**AIM OF THE EXERCISE**
Copy out the items from the line with "Among the objects" through the end of the items, putting "hazy background" in place of "blurred background" and keeping everything else the same. Leave the pictures out.

Questions about scenes in pictures:
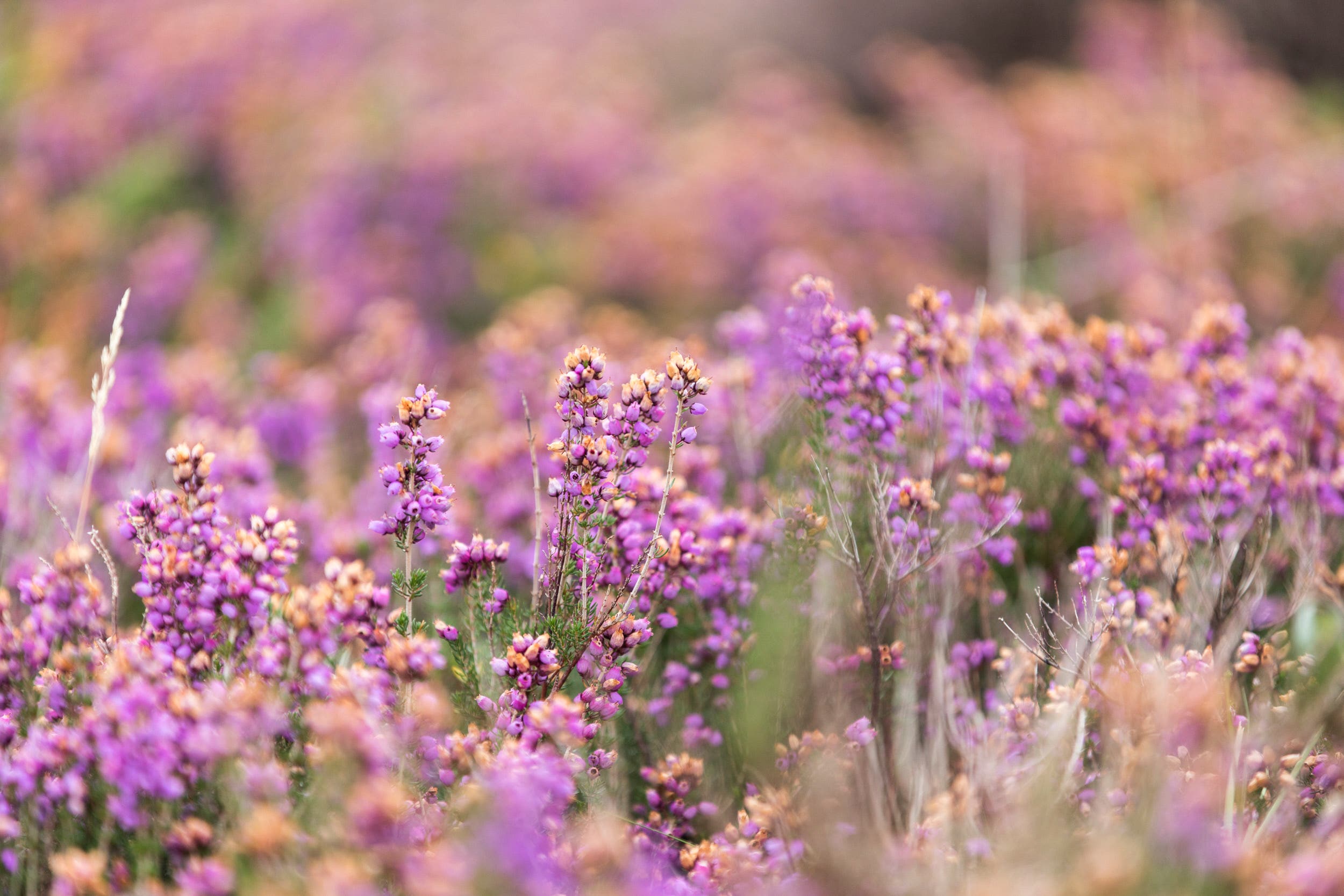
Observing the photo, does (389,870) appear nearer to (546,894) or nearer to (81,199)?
(546,894)

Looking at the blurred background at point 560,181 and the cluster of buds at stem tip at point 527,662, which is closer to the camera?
the cluster of buds at stem tip at point 527,662

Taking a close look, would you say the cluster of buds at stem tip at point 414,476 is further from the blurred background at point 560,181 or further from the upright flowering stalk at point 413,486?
the blurred background at point 560,181

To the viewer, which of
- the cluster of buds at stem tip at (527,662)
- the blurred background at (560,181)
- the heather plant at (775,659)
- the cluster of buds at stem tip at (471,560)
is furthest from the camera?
the blurred background at (560,181)

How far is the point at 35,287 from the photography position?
4.80 m

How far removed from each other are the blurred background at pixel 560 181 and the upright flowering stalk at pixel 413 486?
318cm

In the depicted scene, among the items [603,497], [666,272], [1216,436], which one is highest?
[603,497]

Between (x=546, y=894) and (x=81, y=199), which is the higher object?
(x=546, y=894)

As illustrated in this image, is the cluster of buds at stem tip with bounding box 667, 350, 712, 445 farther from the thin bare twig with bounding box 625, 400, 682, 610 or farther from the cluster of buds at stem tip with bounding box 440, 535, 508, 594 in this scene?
the cluster of buds at stem tip with bounding box 440, 535, 508, 594

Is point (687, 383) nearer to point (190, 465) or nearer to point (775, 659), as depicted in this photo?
point (775, 659)

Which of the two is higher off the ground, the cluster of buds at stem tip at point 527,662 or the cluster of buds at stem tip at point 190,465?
the cluster of buds at stem tip at point 190,465

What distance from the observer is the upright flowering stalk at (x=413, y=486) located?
167 centimetres

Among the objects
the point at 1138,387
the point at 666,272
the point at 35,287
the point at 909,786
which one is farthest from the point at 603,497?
the point at 35,287

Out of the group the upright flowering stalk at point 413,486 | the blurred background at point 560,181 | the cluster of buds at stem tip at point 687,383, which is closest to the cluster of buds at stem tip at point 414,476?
the upright flowering stalk at point 413,486

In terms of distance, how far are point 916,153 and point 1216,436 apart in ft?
16.7
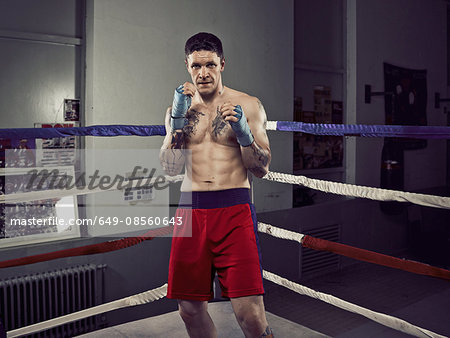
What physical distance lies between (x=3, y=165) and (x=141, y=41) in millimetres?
1309

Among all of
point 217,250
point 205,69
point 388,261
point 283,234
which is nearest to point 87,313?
point 217,250

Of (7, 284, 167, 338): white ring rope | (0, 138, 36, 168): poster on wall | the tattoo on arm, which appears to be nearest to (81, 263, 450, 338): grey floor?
(7, 284, 167, 338): white ring rope

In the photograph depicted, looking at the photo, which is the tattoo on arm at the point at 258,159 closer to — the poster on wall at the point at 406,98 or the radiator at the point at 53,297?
the radiator at the point at 53,297

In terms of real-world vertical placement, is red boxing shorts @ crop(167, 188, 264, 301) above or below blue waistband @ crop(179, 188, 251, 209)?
below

**ANSWER**
Among the objects
the point at 1138,387
the point at 666,272
the point at 35,287
the point at 909,786
which one is farthest from the point at 603,497?
the point at 35,287

Out of the group the upright flowering stalk at point 413,486 | the hazy background at point 560,181 | the cluster of buds at stem tip at point 687,383, which is closest to the cluster of buds at stem tip at point 414,476?
the upright flowering stalk at point 413,486

In terms of distance, how far are point 916,153 and point 1216,436 apart in ft?
16.7
What physical distance lies between (x=3, y=165) and (x=141, y=41) in millimetres?
1309

Among all of
point 217,250
point 205,69
point 388,261
point 283,234
which is nearest to point 87,313?
point 217,250

Of (7, 284, 167, 338): white ring rope | (0, 138, 36, 168): poster on wall | the tattoo on arm, which appears to be nearest to (81, 263, 450, 338): grey floor?
(7, 284, 167, 338): white ring rope

In the photograph depicted, looking at the photo, which is the tattoo on arm at the point at 258,159 closer to — the poster on wall at the point at 406,98 or the radiator at the point at 53,297?
the radiator at the point at 53,297

In terms of real-world vertical placement, is red boxing shorts @ crop(167, 188, 264, 301) above or below blue waistband @ crop(179, 188, 251, 209)?
below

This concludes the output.